Jim's eyes teared up on Thursday night as he told the Salute Presentation crowd of his expected visitors, and just after that, sitting out in the audience, LSU guard Garrett Temple turned to coach John Brady and said, "With a story like that, I'm glad we're not playing them on Saturday."
For the full story the Larranagas, check the feature (written by Grant Wahl and reported by Julia Morrill) on the Patriots in this week's SI. Here, an excerpt detailing of Jay's intercontinental role -- as an unofficial scout -- in Mason's Final Four run:
Last Saturday night, only two hours after nodding off during an interview with SI, an exhausted Larranaga was seated at a computer in the lobby of the Crystal Gateway Marriott in Arlington, Va., printing out stat sheets in preparation for the UConn game. They came courtesy of his sons, 31-year-old Jay and 25-year-old Jon, who both played for Larranaga in college and serve as a hoops support system for their pops, even though Jay is now a professional player in Italy and Jon works in Washington, D.C. During the North Carolina game, Jon was in the stands at the University of Dayton Arena speaking constantly on his cellphone with a frantic Jay, who was watching the Internet broadcast in Naples and pleading (fruitlessly) for his brother to run down to the bench and pass along instructions to their dad. (When they run the screen-and-roll, don't have the guys flash high!) After that upset Jim and Jon walked out to a quiet corner of the arena, and the three Larranaga men shared a tearful moment on the phone.

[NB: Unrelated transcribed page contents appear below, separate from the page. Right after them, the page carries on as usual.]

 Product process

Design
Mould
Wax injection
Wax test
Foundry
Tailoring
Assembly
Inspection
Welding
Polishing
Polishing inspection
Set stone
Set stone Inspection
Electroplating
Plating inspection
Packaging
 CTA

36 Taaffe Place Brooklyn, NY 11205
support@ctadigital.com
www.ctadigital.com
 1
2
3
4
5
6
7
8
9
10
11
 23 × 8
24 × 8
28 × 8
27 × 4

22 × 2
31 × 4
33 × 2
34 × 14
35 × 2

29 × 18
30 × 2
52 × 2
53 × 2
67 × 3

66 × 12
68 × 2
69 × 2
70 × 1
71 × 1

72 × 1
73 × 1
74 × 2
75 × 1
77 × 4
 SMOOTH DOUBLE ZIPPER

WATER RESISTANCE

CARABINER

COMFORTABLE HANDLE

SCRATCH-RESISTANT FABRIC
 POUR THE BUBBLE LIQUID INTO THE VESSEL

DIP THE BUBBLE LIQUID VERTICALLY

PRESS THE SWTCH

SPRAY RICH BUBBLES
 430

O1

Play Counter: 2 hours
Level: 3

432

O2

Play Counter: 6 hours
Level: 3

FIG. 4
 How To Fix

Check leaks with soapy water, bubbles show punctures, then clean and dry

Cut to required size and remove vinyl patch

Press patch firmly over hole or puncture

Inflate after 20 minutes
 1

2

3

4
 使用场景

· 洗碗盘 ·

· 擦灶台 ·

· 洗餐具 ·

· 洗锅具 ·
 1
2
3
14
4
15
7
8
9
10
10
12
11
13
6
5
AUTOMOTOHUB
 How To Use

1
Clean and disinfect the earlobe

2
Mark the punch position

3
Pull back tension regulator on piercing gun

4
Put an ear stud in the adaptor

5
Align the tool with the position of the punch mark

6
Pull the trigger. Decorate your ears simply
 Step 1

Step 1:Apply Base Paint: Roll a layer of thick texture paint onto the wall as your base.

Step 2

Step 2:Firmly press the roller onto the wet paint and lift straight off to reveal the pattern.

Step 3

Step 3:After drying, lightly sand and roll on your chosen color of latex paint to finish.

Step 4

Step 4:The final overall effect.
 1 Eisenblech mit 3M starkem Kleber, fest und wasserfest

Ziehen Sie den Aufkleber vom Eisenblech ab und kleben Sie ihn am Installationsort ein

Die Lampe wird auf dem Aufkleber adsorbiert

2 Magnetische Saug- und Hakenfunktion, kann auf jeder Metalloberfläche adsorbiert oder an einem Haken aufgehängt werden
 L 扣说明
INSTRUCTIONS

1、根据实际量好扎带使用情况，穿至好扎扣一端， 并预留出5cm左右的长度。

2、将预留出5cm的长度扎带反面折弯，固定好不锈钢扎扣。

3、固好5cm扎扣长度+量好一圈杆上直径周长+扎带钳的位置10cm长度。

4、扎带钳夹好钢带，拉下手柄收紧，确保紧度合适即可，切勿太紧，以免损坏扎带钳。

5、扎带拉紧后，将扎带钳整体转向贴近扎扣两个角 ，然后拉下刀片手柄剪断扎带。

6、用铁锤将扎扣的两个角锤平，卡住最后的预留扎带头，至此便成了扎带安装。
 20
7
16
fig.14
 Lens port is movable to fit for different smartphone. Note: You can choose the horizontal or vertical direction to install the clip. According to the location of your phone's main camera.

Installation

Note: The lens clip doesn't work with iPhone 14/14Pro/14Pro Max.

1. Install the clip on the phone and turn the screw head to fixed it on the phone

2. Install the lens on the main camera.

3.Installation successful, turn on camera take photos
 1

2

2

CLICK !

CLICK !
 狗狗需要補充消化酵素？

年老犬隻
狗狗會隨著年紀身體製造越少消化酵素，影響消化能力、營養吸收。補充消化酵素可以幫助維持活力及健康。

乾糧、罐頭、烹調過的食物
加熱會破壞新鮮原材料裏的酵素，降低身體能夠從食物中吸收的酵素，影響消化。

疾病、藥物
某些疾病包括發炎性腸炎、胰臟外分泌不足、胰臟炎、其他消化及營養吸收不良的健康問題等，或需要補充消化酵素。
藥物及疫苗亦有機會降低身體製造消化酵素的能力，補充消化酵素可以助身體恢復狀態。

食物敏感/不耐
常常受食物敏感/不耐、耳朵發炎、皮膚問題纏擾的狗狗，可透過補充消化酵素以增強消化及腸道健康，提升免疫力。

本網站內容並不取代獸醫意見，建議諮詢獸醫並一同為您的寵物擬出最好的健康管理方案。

- CBS Jim Nantz trotted out a "special surprise" for the "kids" -- a visit from Indianapolis Colts QB Peyton Manning, who gave a nice "cherish the moment" speech and then met with a player from each team. Naturally, Glen Davis was LSU's handshake-rep, and when Nantz said, "he used to play tailback," Manning responded, "I could use him next year. I just lost mine."
After Big Baby had left the stage, Nantz told the crowd, "Big Baby says he was the best tailback ever out of Baton Rouge." And from his seat, Davis yelled back, "Yessuh!"
- Florida's Lee Humphrey was geeked -- absolutely geeked -- to meet Manning, hustling up to the stage with a star-struck grin on his face. "I don't know if Peyton knows this, but he signed a jersey for me in the fifth grade," Humphrey said of his boyhood hero. Mason's Jai Lewis, meanwhile, was offered a spot on the Colts (by Nantz, not Manning) as a tight end, a la Antonio Gates from former Cinderella Kent State. "I'll take him," Manning said.